| What you have to do |
Copy every one of the records below exactly as it appears, leaving the pictures out of your answer.

# Data records start

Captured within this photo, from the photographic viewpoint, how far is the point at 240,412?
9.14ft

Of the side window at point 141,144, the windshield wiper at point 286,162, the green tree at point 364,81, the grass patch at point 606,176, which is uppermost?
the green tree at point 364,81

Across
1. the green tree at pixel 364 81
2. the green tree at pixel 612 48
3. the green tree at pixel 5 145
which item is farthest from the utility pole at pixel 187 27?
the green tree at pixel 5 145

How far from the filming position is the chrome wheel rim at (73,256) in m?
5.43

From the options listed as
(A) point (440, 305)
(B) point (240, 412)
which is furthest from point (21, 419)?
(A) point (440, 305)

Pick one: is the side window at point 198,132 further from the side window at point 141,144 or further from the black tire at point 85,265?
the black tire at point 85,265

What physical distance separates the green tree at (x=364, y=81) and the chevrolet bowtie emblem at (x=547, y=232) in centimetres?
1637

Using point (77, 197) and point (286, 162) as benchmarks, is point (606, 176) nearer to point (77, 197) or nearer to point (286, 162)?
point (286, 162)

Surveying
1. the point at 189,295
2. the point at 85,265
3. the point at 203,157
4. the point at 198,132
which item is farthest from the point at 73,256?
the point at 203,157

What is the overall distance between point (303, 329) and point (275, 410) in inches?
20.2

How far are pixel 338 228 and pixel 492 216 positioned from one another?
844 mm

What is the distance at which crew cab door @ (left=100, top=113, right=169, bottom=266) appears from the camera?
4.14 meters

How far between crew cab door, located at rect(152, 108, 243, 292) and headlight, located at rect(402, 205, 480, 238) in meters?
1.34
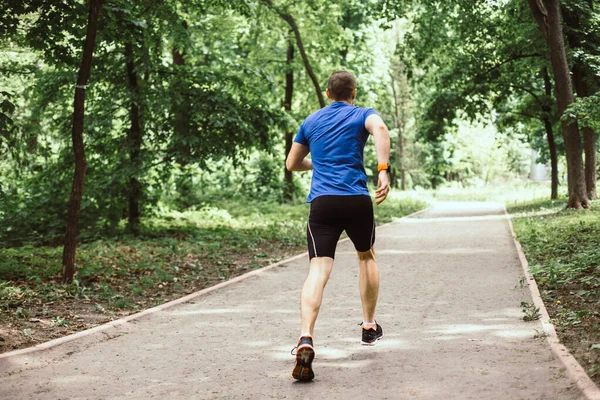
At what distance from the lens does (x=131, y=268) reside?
10.2 m

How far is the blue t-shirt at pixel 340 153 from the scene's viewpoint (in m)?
4.69

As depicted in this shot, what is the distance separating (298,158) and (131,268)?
612cm

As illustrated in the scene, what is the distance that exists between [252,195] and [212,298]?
17745 mm

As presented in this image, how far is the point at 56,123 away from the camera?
1330 cm

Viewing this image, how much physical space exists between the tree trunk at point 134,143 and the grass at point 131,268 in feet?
1.61

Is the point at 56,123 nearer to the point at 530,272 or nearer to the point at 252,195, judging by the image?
the point at 530,272

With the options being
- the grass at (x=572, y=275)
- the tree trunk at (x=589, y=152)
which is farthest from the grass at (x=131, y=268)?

# Data records end

| Expected answer |
Captured within this photo, from the photographic viewpoint, how far is the point at 240,412?
9.14ft

Of the side window at point 141,144, the windshield wiper at point 286,162, the green tree at point 364,81, the grass patch at point 606,176, which is uppermost?
the green tree at point 364,81

Across
1. the green tree at pixel 364 81
2. the green tree at pixel 612 48
3. the green tree at pixel 5 145
which item is farthest from the utility pole at pixel 187 27?
the green tree at pixel 5 145

How far from the filming position is the chrome wheel rim at (73,256) in m?
5.43

From the options listed as
(A) point (440, 305)
(B) point (240, 412)
which is furthest from point (21, 419)?
(A) point (440, 305)

Pick one: is the side window at point 198,132 further from the side window at point 141,144 or further from the black tire at point 85,265?
the black tire at point 85,265

What physical distance separates the green tree at (x=364, y=81) and the chevrolet bowtie emblem at (x=547, y=232) in centimetres?
1637

Using point (77, 197) and point (286, 162) as benchmarks, is point (606, 176) nearer to point (77, 197) or nearer to point (286, 162)?
point (286, 162)

Surveying
1. the point at 189,295
2. the point at 85,265
3. the point at 203,157
4. the point at 198,132
which item is farthest from the point at 73,256?
the point at 203,157

What is the overall distance between point (303, 329) and point (275, 410) in inches?
20.2

How far are pixel 338 228 and pixel 492 216 positioned from one another?
844 mm

What is the distance at which crew cab door @ (left=100, top=113, right=169, bottom=266) appears from the camera?
4.14 meters

How far between crew cab door, located at rect(152, 108, 243, 292) and headlight, located at rect(402, 205, 480, 238) in meters?
1.34
At what distance from the lens does (x=131, y=268) reside?
10.2 m

How far is the blue t-shirt at pixel 340 153 from the scene's viewpoint (in m)?
4.69

As depicted in this shot, what is the distance separating (298,158) and (131,268)?
612cm

As illustrated in the scene, what is the distance that exists between [252,195] and [212,298]?
17745 mm

As presented in this image, how far is the point at 56,123 away from the camera?
1330 cm

Viewing this image, how much physical space exists between the tree trunk at point 134,143 and the grass at point 131,268 in feet?
1.61

Is the point at 56,123 nearer to the point at 530,272 or nearer to the point at 252,195, judging by the image?
the point at 530,272

With the options being
- the grass at (x=572, y=275)
- the tree trunk at (x=589, y=152)
which is farthest from the grass at (x=131, y=268)?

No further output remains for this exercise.